How to unit-test PIIGhost pipelines and custom components. The recommended approach uses ExactMatchDetector to avoid downloading an NER model in CI, but the patterns here apply to any detector.


Deterministic detection with ExactMatchDetector

ExactMatchDetector takes a list of (text, label) pairs and finds their word-boundary occurrences.

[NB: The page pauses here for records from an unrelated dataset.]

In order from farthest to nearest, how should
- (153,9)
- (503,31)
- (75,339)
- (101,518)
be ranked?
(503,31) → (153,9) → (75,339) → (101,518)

No model, no network, fully predictable output.

from piighost.anonymizer import Anonymizer
from piighost.detector import ExactMatchDetector
from piighost.linker.entity import ExactEntityLinker
from piighost.resolver import MergeEntityConflictResolver, ConfidenceSpanConflictResolver
from piighost.pipeline import AnonymizationPipeline
from piighost.placeholder import LabelCounterPlaceholderFactory

detector = ExactMatchDetector([("Patrick", "PERSON"), ("Paris", "LOCATION")])
span_resolver = ConfidenceSpanConflictResolver()
entity_linker = ExactEntityLinker()
entity_resolver = MergeEntityConflictResolver()
anonymizer = Anonymizer(LabelCounterPlaceholderFactory())

pipeline = AnonymizationPipeline(
    detector=detector,
    span_resolver=span_resolver,
    entity_linker=entity_linker,
    entity_resolver=entity_resolver,
    anonymizer=anonymizer,
)

anonymized, entities = await pipeline.anonymize("Patrick lives in Paris.")
assert anonymized == "<<PERSON:1>> lives in <<LOCATION:1>>."

Pytest pattern

import pytest
from piighost.anonymizer import Anonymizer
from piighost.detector import ExactMatchDetector
from piighost.linker.entity import ExactEntityLinker
from piighost.resolver import MergeEntityConflictResolver, ConfidenceSpanConflictResolver
from piighost.pipeline import AnonymizationPipeline
from piighost.placeholder import LabelCounterPlaceholderFactory


@pytest.mark.asyncio
async def test_my_pipeline():
    detector = ExactMatchDetector([("Alice", "PERSON")])
    span_resolver = ConfidenceSpanConflictResolver()
    entity_linker = ExactEntityLinker()
    entity_resolver = MergeEntityConflictResolver()
    anonymizer = Anonymizer(LabelCounterPlaceholderFactory())

    pipeline = AnonymizationPipeline(
        detector=detector,
        span_resolver=span_resolver,
        entity_linker=entity_linker,
        entity_resolver=entity_resolver,
        anonymizer=anonymizer,
    )

    anonymized, entities = await pipeline.anonymize("Alice lives in Lyon.")
    assert "<<PERSON:1>>" in anonymized
    assert "Alice" not in anonymized

ExactMatchDetector in CI

Always use ExactMatchDetector (or equivalent) in CI to avoid loading an NER model during automated tests.


Testing custom components

Every pipeline stage is a protocol, which makes each component swappable in isolation for tests. See Extending PIIGhost for protocol definitions, then inject your custom component alongside ExactMatchDetector above.